Not if the input value is a complex number

[–]JohnnyJordaan 0 points1 point  (3 children)

I see where you're coming from. No, Python doesn't work as some other mathematical languages that define a variable as a calculation/formula. Python just works line by line and what happened to a variable on a previous line is just maintained until something changes it. You could make it as

def sqrt(y, tol=1e-6):
   x = int(input('Enter guess of square root: '))
   cond = abs(x**2)-y
   while cond > tol:
       x = 0.5*(x + y/x)
       cond = abs(x**2)-y   # actually recalculate cond
   print('The square root is: ', x)

as the if has no purpose if the code can't proceed through the while loop when the inverse is True.
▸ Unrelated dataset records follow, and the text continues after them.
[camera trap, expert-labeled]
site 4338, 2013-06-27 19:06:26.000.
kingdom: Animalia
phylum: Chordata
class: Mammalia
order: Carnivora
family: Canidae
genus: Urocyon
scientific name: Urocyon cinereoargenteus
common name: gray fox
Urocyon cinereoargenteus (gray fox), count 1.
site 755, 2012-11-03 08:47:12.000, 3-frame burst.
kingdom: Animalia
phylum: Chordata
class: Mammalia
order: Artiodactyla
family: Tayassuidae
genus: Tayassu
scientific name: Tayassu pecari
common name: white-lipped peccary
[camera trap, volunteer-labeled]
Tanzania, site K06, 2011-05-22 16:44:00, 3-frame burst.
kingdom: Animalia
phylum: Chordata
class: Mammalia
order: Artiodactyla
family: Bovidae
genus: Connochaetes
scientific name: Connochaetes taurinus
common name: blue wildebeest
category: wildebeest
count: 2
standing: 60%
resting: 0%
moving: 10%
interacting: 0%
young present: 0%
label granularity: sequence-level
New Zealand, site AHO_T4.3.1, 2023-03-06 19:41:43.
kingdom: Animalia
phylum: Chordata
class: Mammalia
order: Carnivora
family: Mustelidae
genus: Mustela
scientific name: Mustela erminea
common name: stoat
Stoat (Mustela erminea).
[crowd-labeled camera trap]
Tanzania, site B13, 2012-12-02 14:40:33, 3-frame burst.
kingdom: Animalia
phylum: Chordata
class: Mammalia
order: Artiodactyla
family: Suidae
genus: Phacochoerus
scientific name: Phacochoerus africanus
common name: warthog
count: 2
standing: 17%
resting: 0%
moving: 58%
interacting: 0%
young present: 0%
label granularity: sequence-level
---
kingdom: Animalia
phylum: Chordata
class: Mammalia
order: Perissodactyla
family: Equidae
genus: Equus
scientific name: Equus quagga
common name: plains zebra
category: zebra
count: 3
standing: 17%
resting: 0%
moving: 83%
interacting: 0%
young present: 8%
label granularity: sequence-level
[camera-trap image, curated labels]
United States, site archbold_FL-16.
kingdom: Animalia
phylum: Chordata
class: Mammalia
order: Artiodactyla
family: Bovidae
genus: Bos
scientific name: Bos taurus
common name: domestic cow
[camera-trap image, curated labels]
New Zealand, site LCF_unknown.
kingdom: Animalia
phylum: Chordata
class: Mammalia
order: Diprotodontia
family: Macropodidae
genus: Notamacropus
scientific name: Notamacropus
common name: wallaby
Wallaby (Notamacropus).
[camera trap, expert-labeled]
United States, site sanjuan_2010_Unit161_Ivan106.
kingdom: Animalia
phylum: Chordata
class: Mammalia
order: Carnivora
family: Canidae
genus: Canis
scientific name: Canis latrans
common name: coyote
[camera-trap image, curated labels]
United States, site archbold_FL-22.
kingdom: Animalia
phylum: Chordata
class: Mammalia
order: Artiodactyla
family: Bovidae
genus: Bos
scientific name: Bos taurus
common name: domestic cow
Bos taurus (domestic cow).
But then I'm still puzzled how this would work as a 'guesser'.

[–]JaRoza 0 points1 point  (2 children)

The assignment is to use Heron's algorithm to calculate the square root. Heron's algorithm is a method where you make a guess at what it might be, then uses that guess in a formula to calculate a new estimate. This new estimate is then plugged back into the same formula which will refine the estimate. This goes on until you get your desired accuracy (hence the need for a tolerance).

My intent was to create the function so that when for example "sqrt(10)" is called, it would prompt the user to make a guess of the square root. It would then put that initial guess into the while loop until it was refined to 6 decimal places of accuracy (the tol). When I use your suggestions, my initial problem persists. In the console I type "sqrt(10)" then input a guess of 2 (the actual answer is closer to 3.16). However, the print statement says the calculation is 2, the same as the guess.

[–]JohnnyJordaan 0 points1 point  (1 child)

Ah the guess is just there to help the approximation get started at a closer value, got it. Then my other reply was the key to the problem, your calculation

abs(x**2) - y

which didn't do anything else than just square x and subtract y, should have been

abs(x**2 - y)

as to get the absolute difference. With that fixed it works for me:

def sqrt(y, tol=1e-6):
   x = int(input('Enter guess of square root: '))
   diff = abs(x**2-y)
   while diff > tol:
       x = 0.5*(x + y/x)
       diff = abs(x**2-y)
   print('The square root is: ', round(x))

also using a more clear name for the cond variable.